I am not a great golfer. In fact, if you know anything about the game, and then watched me play it, you could argue that my “I am not a great golfer” disclosure was a grand overstatement of the truth. I probably could do better if I used a golf launch monitor to manage my game, that should be something to check out, but…

businesswoman waiting for job interviewIn millennial speak: I suck at golf.

But I do know this about the game. There is a big difference between bent grass greens and Bermuda grass greens. Bermuda can be considerably more forgiving. On a golf course with bent grass greens, you have to be a bit more precise – you cannot lag the ball into the hole, you have to hit it dead solid perfect, to borrow a line from Texas writer Dan Jenkins’ quintessential, laugh-out-loud golf novel of the same name.

Over the last 20 plus years in the search industry, I have interviewed so many candidates who failed to hit the ball in the hole. They showed up, mostly clean-shaven, bathed and nicely dressed, and that turned out to be the high point of the interview. It was if they hit the ball in the general direction of the hole and hoped it would drop in.

Hoping for the best is a poor career management strategy. It is certainly a rotten game plan for interviewing.

I have written about this subject many times, but I recently had another poorly prepared interview experience – one of the worst I have ever experienced — and the frustration has driven me to write yet again. If you know someone who keeps getting invited to the table for a face-to-face interview but they always fall short, there is high probability – I am thinking 99.5 percent chance – that they are flubbing the interview because of poor preparation, their indignant protestations to the contrary.

We seem to be a nation that has become obsessed with things-to-do, or information-to-understand, lists. They are a popular journalism prop. OK, here are my five things you need to remember in order to improve your interview performance.

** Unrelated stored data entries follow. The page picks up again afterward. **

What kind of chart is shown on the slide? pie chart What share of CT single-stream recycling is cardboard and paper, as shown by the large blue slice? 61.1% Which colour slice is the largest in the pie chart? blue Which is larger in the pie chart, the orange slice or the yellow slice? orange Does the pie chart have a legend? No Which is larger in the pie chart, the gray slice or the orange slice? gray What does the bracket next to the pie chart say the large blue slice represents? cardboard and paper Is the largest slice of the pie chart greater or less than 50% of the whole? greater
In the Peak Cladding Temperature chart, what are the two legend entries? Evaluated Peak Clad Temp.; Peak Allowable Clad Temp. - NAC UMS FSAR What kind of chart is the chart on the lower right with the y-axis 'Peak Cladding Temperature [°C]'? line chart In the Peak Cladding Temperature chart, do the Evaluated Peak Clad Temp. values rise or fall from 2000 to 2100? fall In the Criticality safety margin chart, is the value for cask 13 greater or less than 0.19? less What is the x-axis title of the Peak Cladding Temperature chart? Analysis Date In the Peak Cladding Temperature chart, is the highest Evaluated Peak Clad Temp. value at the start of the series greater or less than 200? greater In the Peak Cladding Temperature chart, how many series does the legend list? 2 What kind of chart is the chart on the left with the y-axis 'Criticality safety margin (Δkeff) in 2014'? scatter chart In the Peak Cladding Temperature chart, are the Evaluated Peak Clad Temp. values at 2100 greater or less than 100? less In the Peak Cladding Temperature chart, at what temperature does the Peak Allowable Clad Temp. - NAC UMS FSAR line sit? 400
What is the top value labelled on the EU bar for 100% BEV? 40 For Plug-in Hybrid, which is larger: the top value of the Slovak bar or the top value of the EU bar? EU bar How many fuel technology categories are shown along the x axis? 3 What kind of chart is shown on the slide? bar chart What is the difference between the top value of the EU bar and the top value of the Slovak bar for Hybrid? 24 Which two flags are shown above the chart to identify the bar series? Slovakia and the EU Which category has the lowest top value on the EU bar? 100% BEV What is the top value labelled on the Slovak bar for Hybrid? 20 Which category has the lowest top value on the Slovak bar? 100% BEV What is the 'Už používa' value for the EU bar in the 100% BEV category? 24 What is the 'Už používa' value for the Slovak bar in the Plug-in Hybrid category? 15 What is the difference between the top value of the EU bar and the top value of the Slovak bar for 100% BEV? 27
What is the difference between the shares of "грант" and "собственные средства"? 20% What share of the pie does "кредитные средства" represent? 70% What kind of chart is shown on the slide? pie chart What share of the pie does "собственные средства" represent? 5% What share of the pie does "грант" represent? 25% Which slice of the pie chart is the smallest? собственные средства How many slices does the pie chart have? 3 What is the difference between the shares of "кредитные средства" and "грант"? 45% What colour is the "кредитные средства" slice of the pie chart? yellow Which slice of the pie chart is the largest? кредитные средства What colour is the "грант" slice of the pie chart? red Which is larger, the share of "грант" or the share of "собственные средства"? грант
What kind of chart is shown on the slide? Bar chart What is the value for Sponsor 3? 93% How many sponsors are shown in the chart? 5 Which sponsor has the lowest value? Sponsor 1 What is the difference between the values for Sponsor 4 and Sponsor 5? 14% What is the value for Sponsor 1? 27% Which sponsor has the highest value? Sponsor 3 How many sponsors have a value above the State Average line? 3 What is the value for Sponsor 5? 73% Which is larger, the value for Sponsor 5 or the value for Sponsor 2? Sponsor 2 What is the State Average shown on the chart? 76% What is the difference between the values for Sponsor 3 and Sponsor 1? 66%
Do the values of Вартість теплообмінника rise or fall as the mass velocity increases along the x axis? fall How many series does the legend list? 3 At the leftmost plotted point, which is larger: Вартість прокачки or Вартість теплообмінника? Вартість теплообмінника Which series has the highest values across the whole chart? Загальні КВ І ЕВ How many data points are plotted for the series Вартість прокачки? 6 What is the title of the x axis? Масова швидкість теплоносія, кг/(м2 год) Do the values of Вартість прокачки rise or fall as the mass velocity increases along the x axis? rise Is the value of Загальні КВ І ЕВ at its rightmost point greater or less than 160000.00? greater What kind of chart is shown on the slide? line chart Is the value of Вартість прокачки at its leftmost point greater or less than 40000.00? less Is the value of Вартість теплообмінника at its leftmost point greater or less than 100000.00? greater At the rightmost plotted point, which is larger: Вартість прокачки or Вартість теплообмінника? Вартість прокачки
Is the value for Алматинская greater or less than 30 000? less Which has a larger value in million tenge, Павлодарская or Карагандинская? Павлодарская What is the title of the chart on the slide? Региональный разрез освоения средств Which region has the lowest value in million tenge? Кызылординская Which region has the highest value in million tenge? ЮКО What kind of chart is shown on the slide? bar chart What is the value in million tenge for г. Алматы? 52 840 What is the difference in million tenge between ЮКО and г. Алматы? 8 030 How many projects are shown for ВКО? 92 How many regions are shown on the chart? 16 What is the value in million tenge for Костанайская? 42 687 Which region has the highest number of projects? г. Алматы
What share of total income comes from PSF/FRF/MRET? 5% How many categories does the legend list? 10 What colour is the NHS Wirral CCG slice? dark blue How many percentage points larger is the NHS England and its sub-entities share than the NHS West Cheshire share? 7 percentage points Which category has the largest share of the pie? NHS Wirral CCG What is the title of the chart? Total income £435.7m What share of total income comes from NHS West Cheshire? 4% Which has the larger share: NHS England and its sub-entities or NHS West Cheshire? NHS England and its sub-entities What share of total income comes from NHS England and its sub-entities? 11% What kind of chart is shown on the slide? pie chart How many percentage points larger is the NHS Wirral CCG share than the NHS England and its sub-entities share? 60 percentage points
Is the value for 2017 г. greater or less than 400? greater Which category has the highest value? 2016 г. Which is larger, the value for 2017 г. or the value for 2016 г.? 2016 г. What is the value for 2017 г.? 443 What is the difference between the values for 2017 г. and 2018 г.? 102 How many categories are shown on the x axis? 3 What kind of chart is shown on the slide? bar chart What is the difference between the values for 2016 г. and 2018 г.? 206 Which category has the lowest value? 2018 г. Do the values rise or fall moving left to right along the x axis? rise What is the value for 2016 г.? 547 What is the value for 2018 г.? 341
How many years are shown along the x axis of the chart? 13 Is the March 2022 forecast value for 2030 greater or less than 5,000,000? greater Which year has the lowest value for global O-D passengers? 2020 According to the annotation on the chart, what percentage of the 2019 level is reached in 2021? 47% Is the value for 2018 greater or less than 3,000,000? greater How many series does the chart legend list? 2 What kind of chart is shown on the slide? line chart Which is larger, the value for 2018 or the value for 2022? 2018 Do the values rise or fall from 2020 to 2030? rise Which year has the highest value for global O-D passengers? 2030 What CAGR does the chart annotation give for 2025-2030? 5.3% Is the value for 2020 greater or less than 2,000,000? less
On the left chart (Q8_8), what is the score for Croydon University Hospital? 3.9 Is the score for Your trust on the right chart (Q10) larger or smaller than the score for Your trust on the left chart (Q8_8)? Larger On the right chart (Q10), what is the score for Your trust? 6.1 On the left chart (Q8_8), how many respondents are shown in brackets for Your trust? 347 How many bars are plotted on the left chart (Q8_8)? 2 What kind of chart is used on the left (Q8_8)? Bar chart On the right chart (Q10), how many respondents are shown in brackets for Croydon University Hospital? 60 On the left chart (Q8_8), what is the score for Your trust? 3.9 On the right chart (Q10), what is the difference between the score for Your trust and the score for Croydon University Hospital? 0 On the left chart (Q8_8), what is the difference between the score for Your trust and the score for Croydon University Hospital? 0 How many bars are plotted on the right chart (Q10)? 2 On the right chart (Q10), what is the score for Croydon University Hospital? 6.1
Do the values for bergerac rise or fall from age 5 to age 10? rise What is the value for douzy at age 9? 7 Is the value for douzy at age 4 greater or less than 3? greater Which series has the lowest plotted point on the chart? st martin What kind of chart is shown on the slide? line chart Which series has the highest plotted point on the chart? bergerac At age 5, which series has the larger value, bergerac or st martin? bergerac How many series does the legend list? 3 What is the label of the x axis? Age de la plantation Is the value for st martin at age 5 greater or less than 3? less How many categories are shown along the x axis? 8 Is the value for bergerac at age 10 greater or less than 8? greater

  1. Understand your value proposition. If you have to ask what a value proposition is, you are in trouble. This should be at the core of who you are as a candidate; it should drive your resume development and 100 percent of your other career management activities.
  2. Tailor your resume to the job you are pursuing. As I have written so many times in the past, the idea that the one size resume fits all jobs point of view is so out of date. Your resume needs to “sell” your value proposition, giving the recruiter a compelling reason to call you. Clearly connect the dots of your strengths and measurable accomplishments with the needs of the client.
  3. Do your homework. I know it is flattering when a recruiter calls. It is not hard to feel professionally inflated. Forget that. Early in the search, recruiters and researchers are casting a wide net. That they called you does not mean you are the preferred candidate for the job. They are trying to build a competitive panel of candidates. With current economic conditions – the overall business climate is better than my golfing skills but not by much – there are almost always several dozen candidates with varying degrees of experience and accomplishments vying for attention. You need to know and understand the needs of the client and be prepared to connect the dots-specifically talk about how you can help the client meet a need, solve a problem. Best effort will not work. There are so many formal and informal channels of business intelligence available to candidates that not knowing what is going on is a poor reflection on their passion, attention to detail and ability to execute.
  4. Do not hold back. Candidates shoot themselves in the foot so many times when they are looking at more than one job at a time. You cannot afford to show favorites. It almost always shows during the process. Do not withdraw from a search because you believe you are going to get a better deal from another search. I just wish I had $1 for every candidate who pulled back, or pulled out, of a search because they just knew they had a better deal somewhere else, and nine to 10 weeks later that deal never materialized leaving them still looking for a job.
  5. Be engaged. Be responsive in submitting requested information, returning calls or being available for interviews. Do not allow yourself the costly luxury of believing that you are more important than the search. It shows a lack of respect for the process and the employer. If you really do not care about the opportunity, do not throw your hat into the ring. Sloppiness as a candidate, or showing disrespect, is damaging to a career brand.